2 Hamilton additionally argues that section 1170.18’s requirement that resentenced
defendants serve one year of supervised parole irrespective of custody credits violates the
“double jeopardy” and “ex post facto” clauses of the United States and California
Constitutions. Hamilton acknowledges he did not raise these constitutional claims in the
trial court, but contends we may consider the arguments for the first time on appeal
because they involve “pure questions of law.” Even if we were to assume Hamilton has
not forfeited these arguments (see generally In re Jermaine B. (1999) 69 Cal.App.4th
634, 645 [“the California Supreme Court has consistently applied waiver or forfeiture
rules in the context of fundamental constitutional rights”]), we would find no merit in
them.
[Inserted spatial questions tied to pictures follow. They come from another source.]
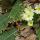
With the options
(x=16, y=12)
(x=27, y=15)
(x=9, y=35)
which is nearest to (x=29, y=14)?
(x=27, y=15)

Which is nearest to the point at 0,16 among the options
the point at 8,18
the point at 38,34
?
the point at 8,18

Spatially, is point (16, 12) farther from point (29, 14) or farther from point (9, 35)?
point (9, 35)

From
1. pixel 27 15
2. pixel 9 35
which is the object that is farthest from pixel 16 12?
pixel 9 35

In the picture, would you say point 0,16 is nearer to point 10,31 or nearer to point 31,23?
point 10,31

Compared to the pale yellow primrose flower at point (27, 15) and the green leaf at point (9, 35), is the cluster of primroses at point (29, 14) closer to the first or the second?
the pale yellow primrose flower at point (27, 15)

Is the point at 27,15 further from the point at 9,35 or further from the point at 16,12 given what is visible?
the point at 9,35

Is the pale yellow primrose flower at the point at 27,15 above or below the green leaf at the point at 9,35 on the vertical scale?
above

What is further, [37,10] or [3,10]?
[3,10]

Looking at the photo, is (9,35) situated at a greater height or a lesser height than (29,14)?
lesser

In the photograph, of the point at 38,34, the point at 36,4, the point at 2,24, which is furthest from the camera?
the point at 36,4

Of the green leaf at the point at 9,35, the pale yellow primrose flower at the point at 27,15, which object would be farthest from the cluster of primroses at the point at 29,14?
the green leaf at the point at 9,35

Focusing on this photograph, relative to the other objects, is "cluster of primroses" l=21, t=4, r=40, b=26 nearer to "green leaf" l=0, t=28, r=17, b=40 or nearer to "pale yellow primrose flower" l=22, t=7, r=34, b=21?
"pale yellow primrose flower" l=22, t=7, r=34, b=21
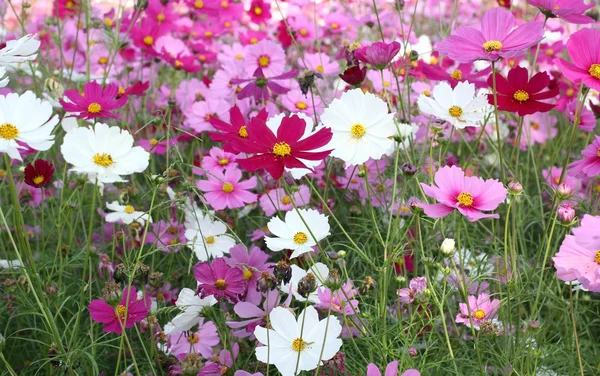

Under Proposition 47’s resentencing provision, Hamilton’s sentence for
possession of a controlled substance was reduced from 25 years to life in prison to 364
days in county jail, with credit for time served, and one year of supervised parole. We
fail to see how this sentence reduction could be construed as a violation of Hamilton’s
double jeopardy rights (see generally People v. Craig (1998) 66 Cal.App.4th 1444, 1448
[double jeopardy clause not violated where “aggregate sentence” imposed “after
successful appeal of a conviction . . . was reduced”]), or otherwise made the punishment
for his offense “more burdensome” than it was when he committed the offense. (See
Collins v. Youngblood (1990) 497 U.S. 37, 42 [“‘any statute which . . . makes more
burdensome the punishment for a crime, after its commission, . . . is prohibited as ex post
facto’”].)
Judge of the Los Angeles Superior Court, assigned by the Chief Justice pursuant to
article VI, section 6 of the California Constitution.